Dieumerci Amale

Personal information
- Full name: Dieumerci Mukoko Amale
- Date of birth: 17 July 1998 (age 27)
- Place of birth: Kinshasa, DR Congo
- Height: 1.76 m (5 ft 9 in)
- Position: Right-back

Team information
- Current team: Saint-Éloi Lupopo

Youth career
- –2018: Vita Club

Senior career*
- Years: Team / Apps / (Gls)
- 2015–2020: DCMP / 46 / (2)
- 2020–2023: DHJ / 74 / (0)
- 2023–2024: Aigles du Congo
- 2024–2025: Youssoufia Berrechid
- 2025–: Saint-Éloi Lupopo

International career^{‡}
- 2019–: DR Congo / 23 / (0)

= Dieumerci Amale =

Congolese footballer (born 1998)

Dieumerci Mukoko Amale (born 17 July 1998) is a Congolese professional footballer who plays as a right-back for Saint-Éloi Lupopo.
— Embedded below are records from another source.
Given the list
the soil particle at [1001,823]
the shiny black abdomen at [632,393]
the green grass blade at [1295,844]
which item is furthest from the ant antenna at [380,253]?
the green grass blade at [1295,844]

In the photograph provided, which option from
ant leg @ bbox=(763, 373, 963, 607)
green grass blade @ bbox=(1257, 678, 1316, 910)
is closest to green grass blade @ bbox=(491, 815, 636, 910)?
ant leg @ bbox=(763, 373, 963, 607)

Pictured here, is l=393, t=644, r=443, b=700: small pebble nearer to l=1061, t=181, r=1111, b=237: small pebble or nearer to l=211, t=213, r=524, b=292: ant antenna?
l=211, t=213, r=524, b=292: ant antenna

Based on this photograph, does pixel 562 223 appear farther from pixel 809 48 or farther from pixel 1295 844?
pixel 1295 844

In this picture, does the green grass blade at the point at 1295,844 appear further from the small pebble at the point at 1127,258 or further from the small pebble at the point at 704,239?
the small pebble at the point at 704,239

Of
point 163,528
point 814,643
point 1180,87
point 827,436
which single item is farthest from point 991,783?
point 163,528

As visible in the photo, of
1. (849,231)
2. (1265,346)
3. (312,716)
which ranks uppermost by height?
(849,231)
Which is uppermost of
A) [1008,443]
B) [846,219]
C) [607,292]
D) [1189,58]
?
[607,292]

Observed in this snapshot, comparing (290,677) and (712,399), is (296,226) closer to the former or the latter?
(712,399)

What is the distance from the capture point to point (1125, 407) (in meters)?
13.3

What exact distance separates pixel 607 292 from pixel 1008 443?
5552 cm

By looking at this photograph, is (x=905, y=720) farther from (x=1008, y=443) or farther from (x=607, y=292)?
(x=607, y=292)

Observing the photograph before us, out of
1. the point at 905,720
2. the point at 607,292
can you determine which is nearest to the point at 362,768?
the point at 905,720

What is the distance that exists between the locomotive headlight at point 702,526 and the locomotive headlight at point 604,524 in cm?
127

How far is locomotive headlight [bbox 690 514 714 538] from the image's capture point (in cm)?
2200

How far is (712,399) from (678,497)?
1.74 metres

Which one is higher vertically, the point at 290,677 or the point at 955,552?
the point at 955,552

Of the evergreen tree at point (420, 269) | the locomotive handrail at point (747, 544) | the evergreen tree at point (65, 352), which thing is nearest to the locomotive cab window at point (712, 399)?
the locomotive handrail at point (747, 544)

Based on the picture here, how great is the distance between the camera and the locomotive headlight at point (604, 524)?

He plays for the DR Congo national team.

==Playing career==
Amale spent his early career playing for DCMP in his native DR Congo. He moved to the Moroccan club DHJ on 5 November 2020.

==International career==
Amale debuted with the DR Congo in a 3–2 friendly loss to Rwanda on 18 September 2019.